Don't parse ISO-8601 datetime strings with a regex
Do not try to parse ISO-8601 with a regex
In 2017, I opened a pull request to Google’s ExoPlayer to properly support datetime strings in HLS manifests configured with a European locale. Basically, support comma (,
) separators for unit delinations, in addition to the regular dot (.
) separators that people are probably used to.
It was a very simple change that was quickly accepted. A few months later I submitted a similar patch to Django. This one was also ultimately accepted as well.
These were all just trivial regex changes to fix narrow use-cases.
Now I’ve just submitted another one to Django to fix yet another regex ISO-8601 parser bug.
I’m starting to see a pattern here.
Do not try to parse ISO-8601 datetime strings with a regex
Consider these two valid ISO-8601 datetime strings:
2012-04-23T10:20:30.400-0200
2012-04-23T10:20:30.400 -0200
Django:
>>> from django.utils.dateparse import parse_datetime
>>> parse_datetime("2012-04-23T10:20:30.400-0200")
datetime.datetime(2012, 4, 23, 10, 20, 30, 400000, tzinfo=datetime.timezone(datetime.timedelta(days=-1, seconds=79200), '-0200'))
>>> parse_datetime("2012-04-23T10:20:30.400 -0200")
>>>
python-dateutil:
>>> from dateutil.parser import parse as parse_datetime
>>> parse_datetime("2012-04-23T10:20:30.400-0200")
datetime.datetime(2012, 4, 23, 10, 20, 30, 400000, tzinfo=tzoffset(None, -7200))
>>> parse_datetime("2012-04-23T10:20:30.400 -0200")
datetime.datetime(2012, 4, 23, 10, 20, 30, 400000, tzinfo=tzoffset(None, -7200))
>>>
You see that Django doesn’t parse the second string correctly. Why?

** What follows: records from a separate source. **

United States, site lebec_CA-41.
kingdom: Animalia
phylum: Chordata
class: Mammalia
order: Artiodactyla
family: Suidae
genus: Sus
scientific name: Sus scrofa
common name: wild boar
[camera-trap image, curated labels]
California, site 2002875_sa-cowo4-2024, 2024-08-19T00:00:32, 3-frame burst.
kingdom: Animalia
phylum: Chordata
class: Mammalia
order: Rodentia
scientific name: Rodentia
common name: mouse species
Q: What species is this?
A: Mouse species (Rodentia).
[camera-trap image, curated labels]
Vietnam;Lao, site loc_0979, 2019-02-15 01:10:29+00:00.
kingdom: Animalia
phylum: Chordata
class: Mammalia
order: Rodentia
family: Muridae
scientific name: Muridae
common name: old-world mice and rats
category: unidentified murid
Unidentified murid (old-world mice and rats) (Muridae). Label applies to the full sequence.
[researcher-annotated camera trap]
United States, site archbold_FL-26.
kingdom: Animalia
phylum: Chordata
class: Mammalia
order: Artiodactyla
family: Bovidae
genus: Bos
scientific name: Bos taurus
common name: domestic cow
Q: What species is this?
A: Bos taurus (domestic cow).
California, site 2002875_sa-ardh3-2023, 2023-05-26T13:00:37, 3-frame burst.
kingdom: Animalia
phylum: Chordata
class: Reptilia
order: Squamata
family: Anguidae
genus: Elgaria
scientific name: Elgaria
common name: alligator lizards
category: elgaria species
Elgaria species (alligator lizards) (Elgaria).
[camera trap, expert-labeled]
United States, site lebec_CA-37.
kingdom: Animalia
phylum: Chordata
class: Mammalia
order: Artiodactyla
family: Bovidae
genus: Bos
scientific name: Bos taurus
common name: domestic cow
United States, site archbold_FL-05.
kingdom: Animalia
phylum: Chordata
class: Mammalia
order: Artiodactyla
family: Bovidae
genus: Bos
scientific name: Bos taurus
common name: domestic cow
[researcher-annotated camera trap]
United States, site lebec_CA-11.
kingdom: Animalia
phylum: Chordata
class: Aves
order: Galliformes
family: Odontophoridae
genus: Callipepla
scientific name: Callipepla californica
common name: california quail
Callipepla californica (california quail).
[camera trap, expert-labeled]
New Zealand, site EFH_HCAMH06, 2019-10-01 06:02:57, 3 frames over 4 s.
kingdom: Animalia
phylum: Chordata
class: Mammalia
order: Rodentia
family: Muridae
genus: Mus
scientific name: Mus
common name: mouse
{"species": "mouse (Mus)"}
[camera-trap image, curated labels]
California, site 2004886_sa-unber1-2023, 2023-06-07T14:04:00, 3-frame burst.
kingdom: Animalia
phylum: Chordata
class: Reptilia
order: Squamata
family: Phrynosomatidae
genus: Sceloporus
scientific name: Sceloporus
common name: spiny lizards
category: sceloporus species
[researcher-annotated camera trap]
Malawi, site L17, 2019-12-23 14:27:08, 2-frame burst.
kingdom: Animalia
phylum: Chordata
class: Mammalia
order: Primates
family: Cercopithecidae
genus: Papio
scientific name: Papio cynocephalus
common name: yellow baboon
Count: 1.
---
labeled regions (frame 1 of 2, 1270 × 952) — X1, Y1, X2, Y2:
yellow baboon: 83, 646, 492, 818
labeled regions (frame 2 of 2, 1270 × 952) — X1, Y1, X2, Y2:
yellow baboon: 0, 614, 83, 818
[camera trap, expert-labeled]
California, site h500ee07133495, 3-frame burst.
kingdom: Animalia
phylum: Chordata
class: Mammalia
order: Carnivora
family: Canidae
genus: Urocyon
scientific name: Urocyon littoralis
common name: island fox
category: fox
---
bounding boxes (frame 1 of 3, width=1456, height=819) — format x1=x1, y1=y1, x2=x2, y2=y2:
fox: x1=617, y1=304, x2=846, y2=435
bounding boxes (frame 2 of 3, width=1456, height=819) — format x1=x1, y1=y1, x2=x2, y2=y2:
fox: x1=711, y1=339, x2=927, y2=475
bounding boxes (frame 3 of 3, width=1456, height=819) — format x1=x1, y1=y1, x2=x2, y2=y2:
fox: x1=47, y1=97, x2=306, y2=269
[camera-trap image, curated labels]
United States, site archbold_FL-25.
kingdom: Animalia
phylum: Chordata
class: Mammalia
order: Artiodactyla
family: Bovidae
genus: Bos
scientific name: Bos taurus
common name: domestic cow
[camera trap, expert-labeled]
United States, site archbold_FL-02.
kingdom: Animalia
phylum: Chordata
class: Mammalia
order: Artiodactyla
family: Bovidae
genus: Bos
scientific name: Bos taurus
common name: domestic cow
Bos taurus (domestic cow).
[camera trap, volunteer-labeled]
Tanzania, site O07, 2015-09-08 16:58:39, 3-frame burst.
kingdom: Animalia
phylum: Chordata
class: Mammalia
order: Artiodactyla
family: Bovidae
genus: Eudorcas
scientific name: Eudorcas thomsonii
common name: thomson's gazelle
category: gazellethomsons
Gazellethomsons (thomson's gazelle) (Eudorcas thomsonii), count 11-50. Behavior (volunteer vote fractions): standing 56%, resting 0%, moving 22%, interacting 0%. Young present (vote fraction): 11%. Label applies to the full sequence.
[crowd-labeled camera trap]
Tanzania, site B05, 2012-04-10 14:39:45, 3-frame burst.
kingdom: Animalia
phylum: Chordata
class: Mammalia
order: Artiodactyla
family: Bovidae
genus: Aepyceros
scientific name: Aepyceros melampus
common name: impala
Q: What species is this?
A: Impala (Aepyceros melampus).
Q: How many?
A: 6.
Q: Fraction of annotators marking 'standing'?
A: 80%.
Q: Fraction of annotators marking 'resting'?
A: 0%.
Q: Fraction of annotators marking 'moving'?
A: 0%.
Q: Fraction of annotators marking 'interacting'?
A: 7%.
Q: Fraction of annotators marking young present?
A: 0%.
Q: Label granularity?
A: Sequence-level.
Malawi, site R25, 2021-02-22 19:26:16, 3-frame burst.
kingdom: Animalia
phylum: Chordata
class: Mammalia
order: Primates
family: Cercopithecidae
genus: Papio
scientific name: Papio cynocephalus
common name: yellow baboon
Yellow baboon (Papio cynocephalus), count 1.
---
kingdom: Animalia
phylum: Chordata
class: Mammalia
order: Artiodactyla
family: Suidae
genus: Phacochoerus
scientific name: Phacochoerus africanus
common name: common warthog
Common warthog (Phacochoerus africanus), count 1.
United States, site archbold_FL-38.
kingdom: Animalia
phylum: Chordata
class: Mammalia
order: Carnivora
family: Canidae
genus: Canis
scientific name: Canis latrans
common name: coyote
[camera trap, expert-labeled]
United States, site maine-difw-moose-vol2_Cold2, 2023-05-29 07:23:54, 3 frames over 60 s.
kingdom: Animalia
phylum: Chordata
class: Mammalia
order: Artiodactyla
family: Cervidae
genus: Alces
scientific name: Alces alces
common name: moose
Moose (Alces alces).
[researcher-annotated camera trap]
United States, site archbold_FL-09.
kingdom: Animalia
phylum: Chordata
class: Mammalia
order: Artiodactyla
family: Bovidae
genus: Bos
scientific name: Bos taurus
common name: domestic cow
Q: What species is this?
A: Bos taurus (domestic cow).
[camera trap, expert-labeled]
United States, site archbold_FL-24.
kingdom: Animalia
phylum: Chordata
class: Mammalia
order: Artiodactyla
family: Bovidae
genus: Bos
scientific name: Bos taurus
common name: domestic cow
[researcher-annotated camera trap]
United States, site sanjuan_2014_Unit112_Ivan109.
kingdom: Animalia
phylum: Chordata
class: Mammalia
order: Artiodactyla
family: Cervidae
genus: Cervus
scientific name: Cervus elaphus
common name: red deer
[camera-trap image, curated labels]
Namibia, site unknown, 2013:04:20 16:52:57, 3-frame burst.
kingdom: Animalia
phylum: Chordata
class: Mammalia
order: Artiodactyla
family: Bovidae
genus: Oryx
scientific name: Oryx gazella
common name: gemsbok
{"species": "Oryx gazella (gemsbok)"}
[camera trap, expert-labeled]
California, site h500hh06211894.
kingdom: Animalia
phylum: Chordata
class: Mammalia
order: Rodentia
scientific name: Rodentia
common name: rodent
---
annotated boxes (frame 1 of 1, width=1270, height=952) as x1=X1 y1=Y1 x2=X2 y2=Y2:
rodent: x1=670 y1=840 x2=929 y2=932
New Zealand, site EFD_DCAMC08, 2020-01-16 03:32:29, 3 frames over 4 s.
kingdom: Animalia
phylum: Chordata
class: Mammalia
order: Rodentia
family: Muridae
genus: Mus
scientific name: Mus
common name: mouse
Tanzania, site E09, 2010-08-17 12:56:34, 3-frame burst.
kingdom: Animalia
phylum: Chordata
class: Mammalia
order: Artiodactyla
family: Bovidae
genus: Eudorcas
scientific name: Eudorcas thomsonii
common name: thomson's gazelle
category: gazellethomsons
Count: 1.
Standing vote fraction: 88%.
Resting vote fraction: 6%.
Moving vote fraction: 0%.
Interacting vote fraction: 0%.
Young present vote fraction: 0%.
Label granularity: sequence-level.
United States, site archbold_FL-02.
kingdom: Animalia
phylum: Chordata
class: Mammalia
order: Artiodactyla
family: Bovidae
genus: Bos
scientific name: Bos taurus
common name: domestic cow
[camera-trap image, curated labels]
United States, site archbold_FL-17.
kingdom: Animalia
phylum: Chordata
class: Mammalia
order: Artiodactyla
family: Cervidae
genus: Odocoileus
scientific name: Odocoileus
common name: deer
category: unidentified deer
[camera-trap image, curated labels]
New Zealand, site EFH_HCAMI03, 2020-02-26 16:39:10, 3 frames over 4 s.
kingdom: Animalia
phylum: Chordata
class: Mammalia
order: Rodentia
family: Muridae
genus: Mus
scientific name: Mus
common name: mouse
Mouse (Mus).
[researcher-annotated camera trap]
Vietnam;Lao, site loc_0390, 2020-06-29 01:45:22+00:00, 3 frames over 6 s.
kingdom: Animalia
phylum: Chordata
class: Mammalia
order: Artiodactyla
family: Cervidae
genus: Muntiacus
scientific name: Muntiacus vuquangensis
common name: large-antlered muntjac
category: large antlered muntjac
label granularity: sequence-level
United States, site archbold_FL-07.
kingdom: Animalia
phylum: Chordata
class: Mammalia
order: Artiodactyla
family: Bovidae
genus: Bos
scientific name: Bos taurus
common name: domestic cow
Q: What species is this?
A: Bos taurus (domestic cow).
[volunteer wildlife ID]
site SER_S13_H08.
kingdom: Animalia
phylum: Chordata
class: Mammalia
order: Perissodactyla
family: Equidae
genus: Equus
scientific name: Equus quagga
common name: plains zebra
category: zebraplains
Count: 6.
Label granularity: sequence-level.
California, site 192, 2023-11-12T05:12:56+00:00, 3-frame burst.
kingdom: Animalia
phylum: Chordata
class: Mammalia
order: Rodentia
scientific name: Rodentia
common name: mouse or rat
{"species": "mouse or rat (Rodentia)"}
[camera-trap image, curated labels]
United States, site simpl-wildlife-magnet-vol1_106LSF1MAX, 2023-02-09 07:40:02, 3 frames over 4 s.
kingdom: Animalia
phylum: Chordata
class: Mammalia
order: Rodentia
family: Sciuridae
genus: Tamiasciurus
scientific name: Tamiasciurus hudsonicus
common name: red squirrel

datetime_re = _lazy_re_compile(
r'(?P<year>\d{4})-(?P<month>\d{1,2})-(?P<day>\d{1,2})'
r'[T ](?P<hour>\d{1,2}):(?P<minute>\d{1,2})'
r'(?::(?P<second>\d{1,2})(?:[\.,](?P<microsecond>\d{1,6})\d{0,6})?)?'
r'(?P<tzinfo>Z|[+-]\d{2}(?::?\d{2})?)?$'
)
Look at this monstrous regex. Do you think this thing can possibly capture all 33 pages of the ISO-8601 datetime format specification? Up until a couple years ago it couldn’t even capture the difference between en
and fr
locales. Those ISO-8601 datetime formats are different.
What to do?
Don’t try to parse ISO-8601 datetime strings with a regex!
As far as I know, there is no regex that can parse the full specification accurately.
Use a library that doesn’t use (brittle) regexes to parse the strings.
If you’re using Python, use python-dateutil.